Nuclear Pre-Game Huddle

Get ready to dance.

If you like the excitement of March Madness, you're going to love April. It will begin possibly the busiest four months in arms control history -- packed with a new Nuclear Posture Review, START Treaty, Nuclear Security Summit, and the Review Conference to the Nonproliferation Treaty.

It is an unprecedented nuclear line-up. But before charging onto the court, let's review the game plan.

Put Me In, Coach

It has been almost a year since President Obama laid out his policy vision in Prague. There have been some advances, but the outcome of these four events will largely determine if the president can begin to transform American -- and global --nuclear policy. Will this be the game changer he promised, or just an airball?

Obama's Prague agenda offered practical steps towards "the peace and security of a world without nuclear weapons." America, he said, would move away from Cold War thinking, reduce the number and role of nuclear weapons, stop their spread and prevent nuclear terrorism. The administration then began laying the groundwork for these initiatives.

Obama and Russian President Dmitri Medvedev began negotiating the first verifiable arms reduction treaty in two decades. While engaging Iran, Obama also moved to blunt their existing missile threats. Following the advice of the Joint Chiefs, Obama replaced the Bush administration's flawed program with an adaptive missile system that has interceptors across from Iran in the Mediterranean today. In September, he won UN backing for sweeping new commitment to disarmament and nonproliferation. Last month, he introduced an increased nuclear budget the administration says ensures that our nuclear weapons can be maintained without testing and with deep reductions to our 10,000 weapons now stockpiled.

But these are pre-game warm ups.

A Deep Bench

What the President truly wants is to transform global nuclear policy, not tweak it. The basic idea is that by seriously committing to the policy goal every US president since Harry Truman has espoused--the elimination of nuclear weapons--we can win domestic and global support for near-term steps that make our nation safer. We truly do not yet know whether it is possible to eliminate these weapons. But as former Secretaries of Defense Bill Perry and Frank Carlucci say in the forward to a new study by the Stimson Center, Elements of a Nuclear Disarmament Treaty:

"Within the past few years, the possibility of the total elimination of nuclear weapons has gained greater and more serious attention.... No longer relegated to the fringes of foreign policy discussions, the pros and cons of nuclear elimination are now discussed seriously by government officials, politicians, and national security analysts in all key nations."

To be sure, there is still strong support for the nuclear status quo, those "clinging to nuclear weapons" as Secretary of State Hillary Clinton puts it. But the transformationlists have a deep, deep bench of credentialed security experts and national leaders. The momentum for fundamental change is growing.
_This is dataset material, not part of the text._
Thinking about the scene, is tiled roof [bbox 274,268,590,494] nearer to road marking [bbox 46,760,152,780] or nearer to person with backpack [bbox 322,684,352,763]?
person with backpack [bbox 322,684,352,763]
The original calls from US statesmen Shultz, Kissinger, Perry, and Nunn have been echoed by 39 former statesmen and stateswomen from nine key nations - Australia, Belgium, France, Germany, Italy, the Netherlands, Norway, Poland, and the United Kingdom. Global Zero and its plan for the verified elimination of all nuclear weapons has the support of an impressive array of national security experts from all across the world - from Queen Noor, to Mohamed ElBaradei, and even Stephen Colbert. In the new film Nuclear Tipping Point, former-Secretary of State Colin Powell gave his support to the initiative to "reduce the number of nuclear weapons and then eliminate them from the face of the Earth."

Game On

Perry and Carlucci outlined the nuclear policy challenge:

"For over six decades... governments and private citizens have struggled with the question of how to contain the unique dangers inherent in nuclear weapons... The overriding obstacles are not technical; they are political."

To move the politics, to advance this transformation, Obama must, over the next four months:

  • Sign the New START treaty with Medvedev (then win Senate ratification)
  • Deliver a Posture Review that substantially reduces the role and numbers of US nuclear weapons
  • Get solid commitment from the 44 heads of state that will gather in Washington April 12-13 to secure all their nuclear weapons-usable material within four year
  • Build a strong consensus at the nuclear treaty review conference in May to stiffen the barriers to the spread of weapons
  • Advance prospects for Senate ratification of the nuclear test ban treaty
  • Oh, and contain and begin to roll back the nuclear programs in Iran and North Korea

Nobody said this was going to be easy. There are some tough players on the other teams. It comes down to who has the most determination, smarts and heart.